ИСХОДНЫЙ ТЕКСТ
7739.fb2
Борцы - это, как правило, молодые люди, в той или иной степени уверовавшие в собственное знание решения социальной проблемы и действовавшие в соответствии со своей верой.
В конце пятидесятых - начале шестидесятых преобладали марксистско-ревизионистские концепции "поправления" социализма. Типичной в этом отношении была подпольная ленинградская группа-организация Хахаева-Ронкина, программа которой имела наиболее выразительное название: "От диктатуры бюрократии к диктатуре пролетариата". Троцкистский душок программы едва ли имел своим источником демагогию троцкистского противостояния "сталинизму". Скорее то был прямой результат элементарной логики "честного марксистского мышления", в базе которого материалистическое мировоззрение, социальный пафос "молодого" Маркса и минимум, как нынче модно говорить, национальной самоидентификации. Молодые, "марксистски подкованные" еврейские юноши, как правило, возглавлявшие группы марксистского толка, безусловно сочувствовали сионистскому движению, но все же тогда, в начале шестидесятых, сионизм рассматривали как частное явление, в известном смысле даже отвлекающее умы от головной линии-идеи прогресса марксистского преобразования всемирной социальности. Советский вариант социализма виделся им подпорченным, а то и грубо искаженным спецификой русской истории и русским менталитетом. Однако откровенно русофобские концепции на этой почве стали возникать значительно позже. Евреи или русские - неомарксисты пятидесятых-шестидесятых - были по сути "советскими людьми", но безнадежная "закольцованность" официальной идеологии уже не оставляла им места в идеологическом пространстве, как позднее, в конце шестидесятых и в семидесятых годах, не нашлось места вполне безобидному варианту так называемого "официального национал-большевизма".
Но если неомарксистов все же так или иначе репрессировали, то за необольшевиками надо было лишь "приглядывать" да иногда пальчиком перед носом туда-сюда, чтобы они не слишком высовывались из общей массы стройных рядов строителей социализма.
Определяющим моментом в тактике борьбы с инакомыслием как раз и было выявление и опознавание "борцовости" конкретного индивидуума, его готовность к маргинальному, а в советских условиях - к предельно свободному образу жизни. Готовность того или иного инакомыслящего отказаться от статуса, каковым бы он ни был, то есть стать социально "никем", и уж тем более готовность к наказанию-возмездию - этими факторами определялась реакция власти на иноприродные явления в сфере идеологии.

Элементы набора данных
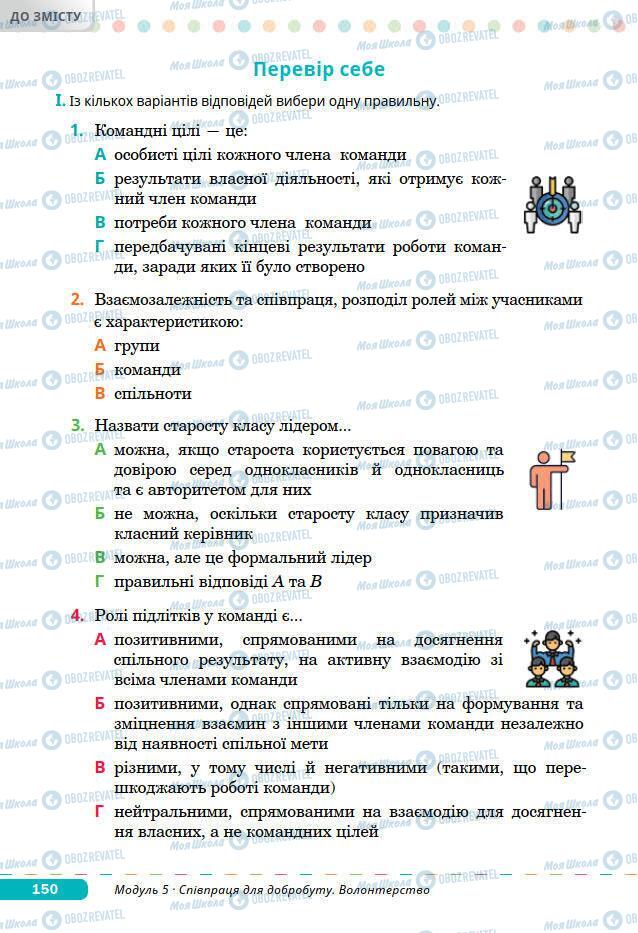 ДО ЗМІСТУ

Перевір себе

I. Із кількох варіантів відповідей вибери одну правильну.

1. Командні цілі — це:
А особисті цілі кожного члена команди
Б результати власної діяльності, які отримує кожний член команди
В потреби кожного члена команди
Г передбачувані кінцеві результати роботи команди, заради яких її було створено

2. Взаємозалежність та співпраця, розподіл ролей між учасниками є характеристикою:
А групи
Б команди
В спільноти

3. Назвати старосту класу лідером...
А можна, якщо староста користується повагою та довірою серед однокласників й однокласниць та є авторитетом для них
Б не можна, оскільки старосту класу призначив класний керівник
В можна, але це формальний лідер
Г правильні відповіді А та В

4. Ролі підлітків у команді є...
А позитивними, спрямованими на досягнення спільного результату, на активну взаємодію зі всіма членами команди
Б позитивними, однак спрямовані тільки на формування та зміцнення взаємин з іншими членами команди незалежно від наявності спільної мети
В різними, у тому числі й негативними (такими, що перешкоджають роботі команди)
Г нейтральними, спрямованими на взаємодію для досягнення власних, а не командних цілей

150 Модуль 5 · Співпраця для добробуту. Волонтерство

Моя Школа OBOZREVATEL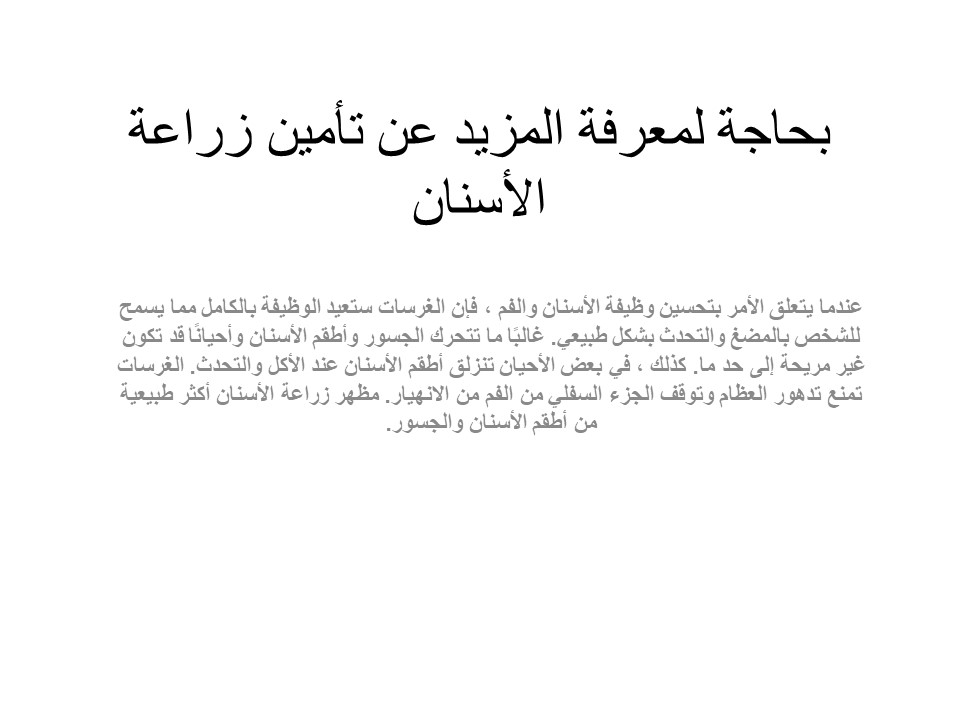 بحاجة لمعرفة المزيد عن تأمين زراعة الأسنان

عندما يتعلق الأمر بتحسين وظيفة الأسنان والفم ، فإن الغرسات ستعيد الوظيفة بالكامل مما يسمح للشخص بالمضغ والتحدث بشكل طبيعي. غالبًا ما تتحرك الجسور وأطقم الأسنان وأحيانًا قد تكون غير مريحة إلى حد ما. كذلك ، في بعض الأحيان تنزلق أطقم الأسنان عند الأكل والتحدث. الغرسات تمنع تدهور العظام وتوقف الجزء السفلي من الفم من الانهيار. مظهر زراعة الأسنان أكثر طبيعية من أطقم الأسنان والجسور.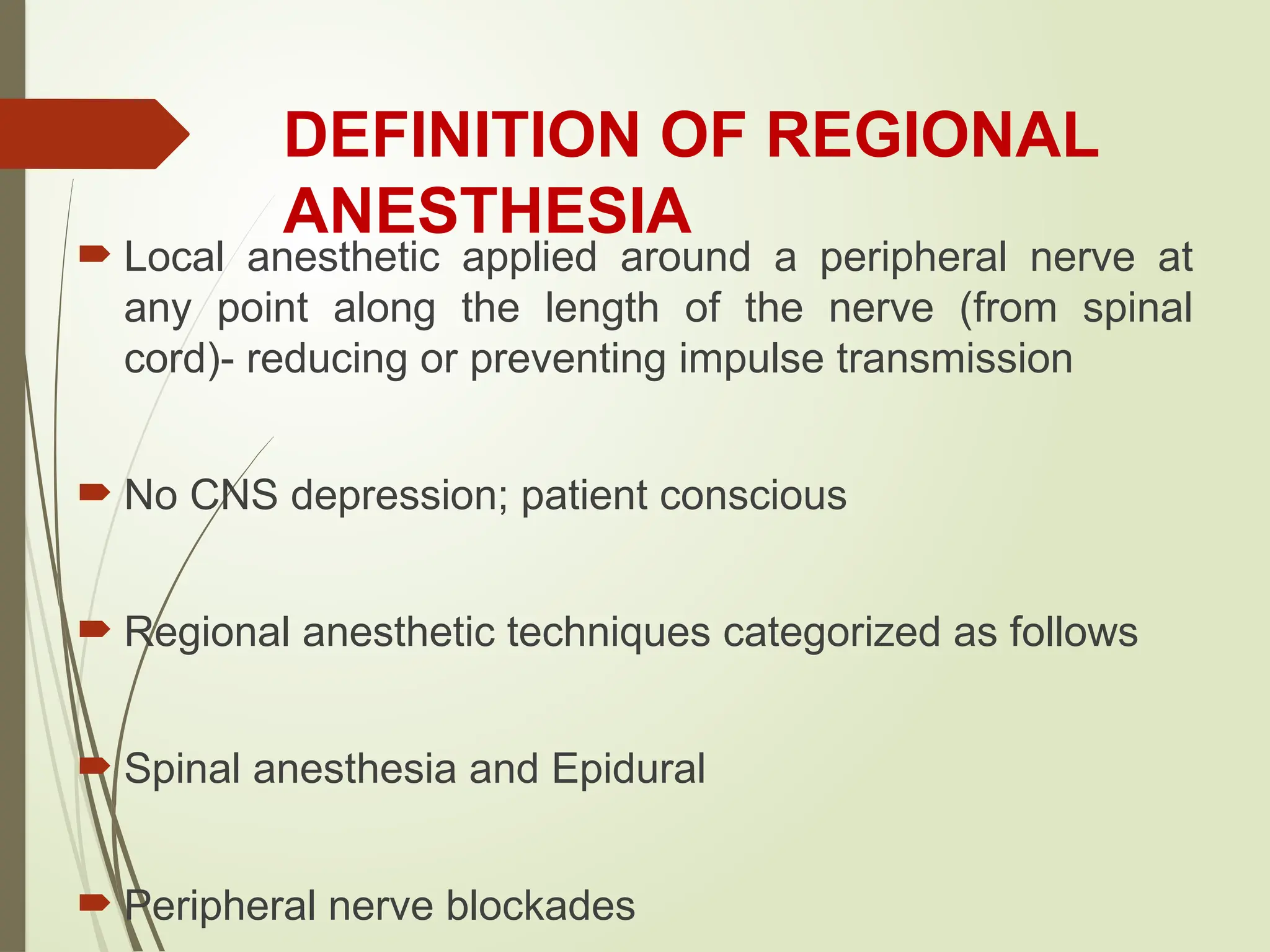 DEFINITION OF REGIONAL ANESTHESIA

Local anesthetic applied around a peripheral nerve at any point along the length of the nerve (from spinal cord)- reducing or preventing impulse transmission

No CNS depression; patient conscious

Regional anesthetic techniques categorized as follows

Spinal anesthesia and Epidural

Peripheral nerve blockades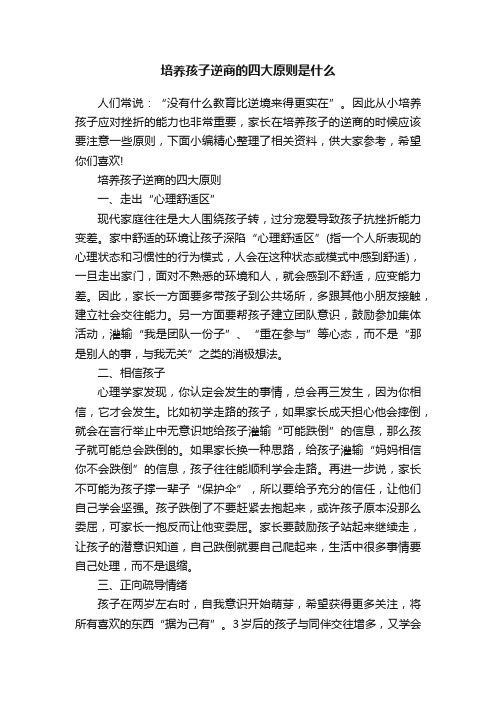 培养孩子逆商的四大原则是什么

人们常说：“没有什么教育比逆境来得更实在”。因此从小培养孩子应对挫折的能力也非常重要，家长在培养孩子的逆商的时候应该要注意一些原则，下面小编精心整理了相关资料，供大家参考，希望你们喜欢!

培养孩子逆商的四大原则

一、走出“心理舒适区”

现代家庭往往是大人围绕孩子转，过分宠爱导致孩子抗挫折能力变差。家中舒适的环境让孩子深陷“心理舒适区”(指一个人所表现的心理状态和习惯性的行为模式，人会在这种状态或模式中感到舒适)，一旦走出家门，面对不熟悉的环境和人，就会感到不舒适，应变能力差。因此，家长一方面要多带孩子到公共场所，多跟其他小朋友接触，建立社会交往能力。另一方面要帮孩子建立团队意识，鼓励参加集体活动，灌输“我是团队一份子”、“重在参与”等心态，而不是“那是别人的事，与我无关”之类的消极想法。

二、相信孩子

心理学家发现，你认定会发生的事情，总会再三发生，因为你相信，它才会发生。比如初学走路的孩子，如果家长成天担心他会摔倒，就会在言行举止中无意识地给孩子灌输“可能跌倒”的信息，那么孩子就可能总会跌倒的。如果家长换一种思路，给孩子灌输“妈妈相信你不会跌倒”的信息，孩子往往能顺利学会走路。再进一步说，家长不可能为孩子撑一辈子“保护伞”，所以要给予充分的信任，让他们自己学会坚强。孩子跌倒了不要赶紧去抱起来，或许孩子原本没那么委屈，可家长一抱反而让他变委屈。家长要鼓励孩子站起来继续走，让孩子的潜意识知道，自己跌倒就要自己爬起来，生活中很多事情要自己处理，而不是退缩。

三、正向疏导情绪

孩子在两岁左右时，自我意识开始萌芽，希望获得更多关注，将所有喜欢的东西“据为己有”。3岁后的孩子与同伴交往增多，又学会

ЗАДАНИЕ 1
Определите, согласуются ли с исходным текстом следующие утверждения: (а) программа группы Хахаева-Ронкина называлась «От диктатуры бюрократии к диктатуре пролетариата»; (б) откровенно русофобские концепции возникли уже в начале шестидесятых; (в) необольшевиков репрессировали так же, как неомарксистов. Для каждого утверждения дайте ответ «да» или «нет» и приведите точную цитату из текста, которая это решает.
ЗАДАНИЕ 2
Перепишите дословно фрагмент исходного текста от слов «Но если неомарксистов» до слов «в сфере идеологии.».
ЗАДАНИЕ 3
Какие концепции, согласно исходному тексту, преобладали в конце пятидесятых и начале шестидесятых?

ПИСЬМЕННОЕ РЕШЕНИЕ 1
(а) Да: «подпольная ленинградская группа-организация Хахаева-Ронкина, программа которой имела наиболее выразительное название: "От диктатуры бюрократии к диктатуре пролетариата"».
(б) Нет: «Однако откровенно русофобские концепции на этой почве стали возникать значительно позже».
(в) Нет: «Но если неомарксистов все же так или иначе репрессировали, то за необольшевиками надо было лишь "приглядывать"».

ПИСЬМЕННОЕ РЕШЕНИЕ 2
Но если неомарксистов все же так или иначе репрессировали, то за необольшевиками надо было лишь "приглядывать" да иногда пальчиком перед носом туда-сюда, чтобы они не слишком высовывались из общей массы стройных рядов строителей социализма.
Определяющим моментом в тактике борьбы с инакомыслием как раз и было выявление и опознавание "борцовости" конкретного индивидуума, его готовность к маргинальному, а в советских условиях - к предельно свободному образу жизни. Готовность того или иного инакомыслящего отказаться от статуса, каковым бы он ни был, то есть стать социально "никем", и уж тем более готовность к наказанию-возмездию - этими факторами определялась реакция власти на иноприродные явления в сфере идеологии.

ПИСЬМЕННОЕ РЕШЕНИЕ 3
Марксистско-ревизионистские концепции «поправления» социализма.